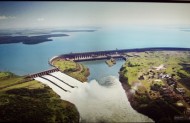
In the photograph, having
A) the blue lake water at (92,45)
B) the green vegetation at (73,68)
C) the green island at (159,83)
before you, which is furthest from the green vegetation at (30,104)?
the green island at (159,83)

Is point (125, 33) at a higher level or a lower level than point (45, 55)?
higher

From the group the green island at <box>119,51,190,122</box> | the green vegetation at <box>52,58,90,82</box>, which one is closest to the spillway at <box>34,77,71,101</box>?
the green vegetation at <box>52,58,90,82</box>

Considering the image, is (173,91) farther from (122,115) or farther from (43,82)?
(43,82)

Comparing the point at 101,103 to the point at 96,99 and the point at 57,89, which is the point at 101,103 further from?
the point at 57,89

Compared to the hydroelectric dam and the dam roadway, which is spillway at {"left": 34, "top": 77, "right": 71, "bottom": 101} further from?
the dam roadway

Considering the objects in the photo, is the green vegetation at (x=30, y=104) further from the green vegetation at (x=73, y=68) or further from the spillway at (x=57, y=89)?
the green vegetation at (x=73, y=68)

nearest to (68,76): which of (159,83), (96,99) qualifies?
(96,99)

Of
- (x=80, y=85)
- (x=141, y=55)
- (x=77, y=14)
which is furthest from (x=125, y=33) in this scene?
(x=80, y=85)
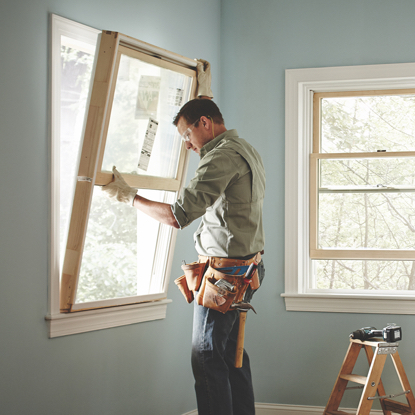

**Exercise description**
Reproduce all of the material above word for word, omitting the pictures.

**Response**
In the photograph, having
A) the blue lake water at (92,45)
B) the green vegetation at (73,68)
C) the green island at (159,83)
before you, which is furthest from the green vegetation at (30,104)?
the green island at (159,83)

Is point (125, 33) at a higher level or a lower level than point (45, 55)?
higher

From the group the green island at <box>119,51,190,122</box> | the green vegetation at <box>52,58,90,82</box>, which one is closest to the spillway at <box>34,77,71,101</box>?
the green vegetation at <box>52,58,90,82</box>

Considering the image, is (173,91) farther from (122,115) or farther from (43,82)?
(43,82)

Comparing the point at 101,103 to the point at 96,99 and the point at 57,89, which is the point at 101,103 further from?
the point at 57,89

Compared to the hydroelectric dam and the dam roadway, which is spillway at {"left": 34, "top": 77, "right": 71, "bottom": 101} further from?
the dam roadway

Considering the objects in the photo, is the green vegetation at (x=30, y=104) further from the green vegetation at (x=73, y=68) or further from the spillway at (x=57, y=89)?
the green vegetation at (x=73, y=68)

nearest to (68,76): which of (159,83), (96,99) qualifies?
(96,99)

Of
- (x=80, y=85)
- (x=141, y=55)
- (x=77, y=14)
which is furthest from (x=125, y=33) in this scene?
(x=80, y=85)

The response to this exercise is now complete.